The School and Society
Om bogen
The three lectures presented in the following pages were delivered before an audience of parents and others interested in the University Elementary School, in the month of April of the year 1899. Mr. Dewey revised them in part from a stenographic report, and unimportant changes and the slight adaptations necessary for the press have been made in his absence. The lectures retain therefore the unstudied character as well as the power of the spoken word. As they imply more or less familiarity with the work of the Elementary School, Mr. Dewey's supplementary statement of this has been added.

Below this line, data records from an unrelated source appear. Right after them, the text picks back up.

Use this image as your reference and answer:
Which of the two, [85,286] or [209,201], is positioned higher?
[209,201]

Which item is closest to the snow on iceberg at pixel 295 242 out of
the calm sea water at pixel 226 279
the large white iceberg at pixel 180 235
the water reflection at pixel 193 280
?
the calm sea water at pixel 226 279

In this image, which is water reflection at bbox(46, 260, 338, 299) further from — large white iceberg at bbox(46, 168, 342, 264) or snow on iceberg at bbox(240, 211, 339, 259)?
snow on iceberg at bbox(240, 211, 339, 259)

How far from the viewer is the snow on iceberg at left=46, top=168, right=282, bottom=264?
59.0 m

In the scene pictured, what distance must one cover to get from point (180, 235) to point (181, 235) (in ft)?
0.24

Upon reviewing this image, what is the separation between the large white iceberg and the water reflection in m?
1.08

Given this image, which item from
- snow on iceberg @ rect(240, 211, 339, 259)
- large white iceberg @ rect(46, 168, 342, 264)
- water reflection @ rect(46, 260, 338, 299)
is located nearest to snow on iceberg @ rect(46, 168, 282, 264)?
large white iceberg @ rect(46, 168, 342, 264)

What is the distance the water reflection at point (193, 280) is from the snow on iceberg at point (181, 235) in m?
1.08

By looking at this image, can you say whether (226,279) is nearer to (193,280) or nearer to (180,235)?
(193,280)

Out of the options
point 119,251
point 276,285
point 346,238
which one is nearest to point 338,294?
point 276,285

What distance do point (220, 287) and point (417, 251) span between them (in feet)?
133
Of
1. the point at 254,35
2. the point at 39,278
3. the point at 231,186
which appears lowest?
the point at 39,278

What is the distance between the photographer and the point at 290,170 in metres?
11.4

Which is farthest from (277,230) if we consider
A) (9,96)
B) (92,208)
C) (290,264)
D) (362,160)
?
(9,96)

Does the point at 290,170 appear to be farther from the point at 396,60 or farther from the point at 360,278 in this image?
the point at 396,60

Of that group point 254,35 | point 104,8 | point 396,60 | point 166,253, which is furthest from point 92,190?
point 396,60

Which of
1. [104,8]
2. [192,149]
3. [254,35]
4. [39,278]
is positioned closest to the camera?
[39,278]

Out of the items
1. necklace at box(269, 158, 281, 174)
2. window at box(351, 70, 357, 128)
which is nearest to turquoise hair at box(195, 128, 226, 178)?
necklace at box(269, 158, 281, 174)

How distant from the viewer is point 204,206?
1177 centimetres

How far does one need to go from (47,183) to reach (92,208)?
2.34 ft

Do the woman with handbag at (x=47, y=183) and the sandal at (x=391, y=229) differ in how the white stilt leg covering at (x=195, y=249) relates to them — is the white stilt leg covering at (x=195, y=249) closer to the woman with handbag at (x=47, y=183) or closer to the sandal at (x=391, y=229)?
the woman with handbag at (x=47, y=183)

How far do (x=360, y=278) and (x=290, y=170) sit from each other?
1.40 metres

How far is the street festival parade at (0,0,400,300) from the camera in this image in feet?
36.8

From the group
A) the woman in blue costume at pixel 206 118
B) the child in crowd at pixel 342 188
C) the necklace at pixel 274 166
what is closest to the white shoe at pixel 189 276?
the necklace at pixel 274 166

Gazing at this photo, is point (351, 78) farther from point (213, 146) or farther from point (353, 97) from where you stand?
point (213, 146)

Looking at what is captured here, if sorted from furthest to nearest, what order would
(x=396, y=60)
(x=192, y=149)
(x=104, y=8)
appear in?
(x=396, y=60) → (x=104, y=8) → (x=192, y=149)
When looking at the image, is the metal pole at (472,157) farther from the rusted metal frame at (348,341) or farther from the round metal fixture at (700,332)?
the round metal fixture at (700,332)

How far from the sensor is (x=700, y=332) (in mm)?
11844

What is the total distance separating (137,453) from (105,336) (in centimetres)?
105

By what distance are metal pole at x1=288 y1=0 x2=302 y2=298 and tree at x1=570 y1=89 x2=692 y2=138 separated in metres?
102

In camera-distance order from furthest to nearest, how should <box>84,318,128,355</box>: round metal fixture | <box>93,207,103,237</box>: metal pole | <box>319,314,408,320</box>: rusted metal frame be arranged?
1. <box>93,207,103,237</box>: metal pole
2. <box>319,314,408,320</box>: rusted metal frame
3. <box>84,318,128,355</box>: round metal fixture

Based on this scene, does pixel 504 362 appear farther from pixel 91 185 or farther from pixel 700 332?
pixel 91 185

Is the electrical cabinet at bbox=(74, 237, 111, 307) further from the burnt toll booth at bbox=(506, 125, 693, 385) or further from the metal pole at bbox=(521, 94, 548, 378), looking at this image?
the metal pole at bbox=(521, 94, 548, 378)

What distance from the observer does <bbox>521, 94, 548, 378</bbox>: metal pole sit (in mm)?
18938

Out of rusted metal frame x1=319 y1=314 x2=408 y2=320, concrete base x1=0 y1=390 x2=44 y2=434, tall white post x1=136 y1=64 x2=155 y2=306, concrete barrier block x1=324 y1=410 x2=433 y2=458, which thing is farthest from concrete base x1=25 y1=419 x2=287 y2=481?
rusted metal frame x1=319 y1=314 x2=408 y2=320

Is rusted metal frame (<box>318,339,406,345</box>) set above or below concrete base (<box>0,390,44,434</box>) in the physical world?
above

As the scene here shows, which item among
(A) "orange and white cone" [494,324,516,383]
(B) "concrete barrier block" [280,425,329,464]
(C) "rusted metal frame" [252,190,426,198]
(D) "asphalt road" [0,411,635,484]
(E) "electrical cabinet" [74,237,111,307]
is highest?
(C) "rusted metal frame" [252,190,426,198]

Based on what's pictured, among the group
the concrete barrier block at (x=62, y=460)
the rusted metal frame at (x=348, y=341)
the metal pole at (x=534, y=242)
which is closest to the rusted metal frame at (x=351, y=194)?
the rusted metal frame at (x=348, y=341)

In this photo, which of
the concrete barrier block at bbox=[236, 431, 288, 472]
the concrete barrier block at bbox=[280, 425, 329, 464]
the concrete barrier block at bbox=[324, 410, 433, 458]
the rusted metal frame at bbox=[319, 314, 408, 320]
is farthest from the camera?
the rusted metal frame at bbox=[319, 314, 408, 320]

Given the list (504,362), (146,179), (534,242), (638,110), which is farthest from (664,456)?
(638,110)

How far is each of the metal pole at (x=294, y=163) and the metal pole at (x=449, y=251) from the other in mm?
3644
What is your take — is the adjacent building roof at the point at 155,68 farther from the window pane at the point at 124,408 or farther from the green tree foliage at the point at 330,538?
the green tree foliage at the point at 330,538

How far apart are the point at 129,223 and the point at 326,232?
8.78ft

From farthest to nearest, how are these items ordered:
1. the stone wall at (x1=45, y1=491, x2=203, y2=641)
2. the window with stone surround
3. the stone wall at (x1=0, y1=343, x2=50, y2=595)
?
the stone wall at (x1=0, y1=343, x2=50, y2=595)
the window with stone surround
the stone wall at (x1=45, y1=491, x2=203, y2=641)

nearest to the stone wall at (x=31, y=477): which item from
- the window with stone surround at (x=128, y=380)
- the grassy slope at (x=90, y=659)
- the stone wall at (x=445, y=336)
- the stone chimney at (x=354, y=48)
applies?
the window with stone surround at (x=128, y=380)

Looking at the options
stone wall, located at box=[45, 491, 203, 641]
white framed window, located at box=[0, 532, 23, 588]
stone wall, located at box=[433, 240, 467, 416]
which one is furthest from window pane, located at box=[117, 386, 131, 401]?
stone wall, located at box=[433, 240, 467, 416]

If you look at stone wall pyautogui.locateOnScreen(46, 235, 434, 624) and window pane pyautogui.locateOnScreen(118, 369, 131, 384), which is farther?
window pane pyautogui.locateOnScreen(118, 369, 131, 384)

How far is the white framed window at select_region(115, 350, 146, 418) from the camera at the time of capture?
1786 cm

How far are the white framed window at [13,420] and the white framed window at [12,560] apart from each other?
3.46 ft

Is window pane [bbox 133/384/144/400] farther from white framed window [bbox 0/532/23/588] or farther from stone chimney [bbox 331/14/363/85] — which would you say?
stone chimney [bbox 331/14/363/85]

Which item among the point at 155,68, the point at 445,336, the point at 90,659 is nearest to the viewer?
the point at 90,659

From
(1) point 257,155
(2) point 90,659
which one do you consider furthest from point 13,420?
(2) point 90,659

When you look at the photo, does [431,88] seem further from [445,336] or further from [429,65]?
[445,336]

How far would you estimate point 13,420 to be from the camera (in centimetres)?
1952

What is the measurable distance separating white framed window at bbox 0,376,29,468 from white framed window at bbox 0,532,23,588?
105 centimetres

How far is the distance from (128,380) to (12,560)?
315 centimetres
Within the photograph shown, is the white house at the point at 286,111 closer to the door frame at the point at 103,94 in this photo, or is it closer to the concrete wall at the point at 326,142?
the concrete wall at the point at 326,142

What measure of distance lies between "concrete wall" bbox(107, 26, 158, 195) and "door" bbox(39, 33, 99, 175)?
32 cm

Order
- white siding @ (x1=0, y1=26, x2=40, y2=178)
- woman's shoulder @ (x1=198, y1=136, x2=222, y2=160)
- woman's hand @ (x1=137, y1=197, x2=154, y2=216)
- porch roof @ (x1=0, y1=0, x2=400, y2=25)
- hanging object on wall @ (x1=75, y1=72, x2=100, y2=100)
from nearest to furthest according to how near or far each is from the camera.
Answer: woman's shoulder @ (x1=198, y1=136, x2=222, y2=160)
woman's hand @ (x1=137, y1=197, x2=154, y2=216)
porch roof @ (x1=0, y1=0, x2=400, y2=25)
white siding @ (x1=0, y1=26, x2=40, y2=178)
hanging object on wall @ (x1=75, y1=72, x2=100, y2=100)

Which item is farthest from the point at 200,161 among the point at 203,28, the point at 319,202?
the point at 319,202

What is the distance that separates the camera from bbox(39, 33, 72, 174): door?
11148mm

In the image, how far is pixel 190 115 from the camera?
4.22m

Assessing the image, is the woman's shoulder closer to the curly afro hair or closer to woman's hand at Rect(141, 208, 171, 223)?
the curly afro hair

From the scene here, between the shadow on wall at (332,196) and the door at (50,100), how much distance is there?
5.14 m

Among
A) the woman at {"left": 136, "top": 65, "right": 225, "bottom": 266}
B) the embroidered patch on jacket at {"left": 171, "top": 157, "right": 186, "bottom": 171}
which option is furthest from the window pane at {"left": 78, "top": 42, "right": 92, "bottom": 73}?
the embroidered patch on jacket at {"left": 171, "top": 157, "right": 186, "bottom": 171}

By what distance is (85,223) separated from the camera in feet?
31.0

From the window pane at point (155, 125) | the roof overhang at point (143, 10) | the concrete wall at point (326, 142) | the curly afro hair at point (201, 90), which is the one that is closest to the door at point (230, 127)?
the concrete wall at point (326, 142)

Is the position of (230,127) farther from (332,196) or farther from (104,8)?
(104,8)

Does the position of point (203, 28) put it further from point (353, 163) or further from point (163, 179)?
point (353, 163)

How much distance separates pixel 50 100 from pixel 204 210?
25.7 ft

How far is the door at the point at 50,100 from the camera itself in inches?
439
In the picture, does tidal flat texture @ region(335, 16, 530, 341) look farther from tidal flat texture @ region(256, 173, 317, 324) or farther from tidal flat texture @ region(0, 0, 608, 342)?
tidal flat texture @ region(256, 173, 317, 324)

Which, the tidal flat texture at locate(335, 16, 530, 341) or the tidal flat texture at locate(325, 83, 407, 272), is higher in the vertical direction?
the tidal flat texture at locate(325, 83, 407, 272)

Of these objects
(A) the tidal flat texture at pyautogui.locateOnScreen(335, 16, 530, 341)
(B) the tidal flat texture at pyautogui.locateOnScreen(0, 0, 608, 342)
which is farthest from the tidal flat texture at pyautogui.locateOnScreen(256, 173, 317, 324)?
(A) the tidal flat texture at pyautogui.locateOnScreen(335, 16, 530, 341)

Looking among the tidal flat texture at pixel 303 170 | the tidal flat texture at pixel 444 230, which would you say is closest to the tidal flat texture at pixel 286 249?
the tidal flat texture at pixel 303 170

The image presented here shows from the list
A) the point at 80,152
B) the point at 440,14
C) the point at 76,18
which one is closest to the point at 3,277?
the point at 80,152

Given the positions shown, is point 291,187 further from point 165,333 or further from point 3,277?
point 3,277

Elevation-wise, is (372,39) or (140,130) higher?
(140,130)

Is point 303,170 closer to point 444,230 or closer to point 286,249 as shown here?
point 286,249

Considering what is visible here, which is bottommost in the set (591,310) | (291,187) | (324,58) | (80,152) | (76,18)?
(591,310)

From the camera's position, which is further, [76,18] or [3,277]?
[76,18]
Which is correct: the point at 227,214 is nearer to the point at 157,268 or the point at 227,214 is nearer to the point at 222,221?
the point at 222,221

This edition affords a grateful opportunity for recalling that this little book is a sign of the coöperating thoughts and sympathies of many persons. Its indebtedness to Mrs. Emmons Blaine is partly indicated in the dedication. From my friends, Mr. and Mrs. George Herbert Mead, came that interest, unflagging attention to detail, and artistic taste which, in my absence, remade colloquial remarks until they were fit to print, and then saw the results through the press with the present attractive result—a mode of authorship made easy, which I recommend to others fortunate enough to possess such friends.
It would be an extended paragraph which should list all the friends whose timely and persisting generosity has made possible the school which inspired and defined the ideas of these pages. These friends, I am sure, would be the first to recognize the peculiar appropriateness of especial mention of the names of Mrs. Charles R. Crane and Mrs. William R. Linn.
And the school itself in its educational work is a joint undertaking. Many have engaged in shaping it. The clear and experienced intelligence of my wife is wrought everywhere into its IItexture. The wisdom, tact and devotion of its instructors have brought about a transformation of its original amorphous plans into articulate form and substance with life and movement of their own.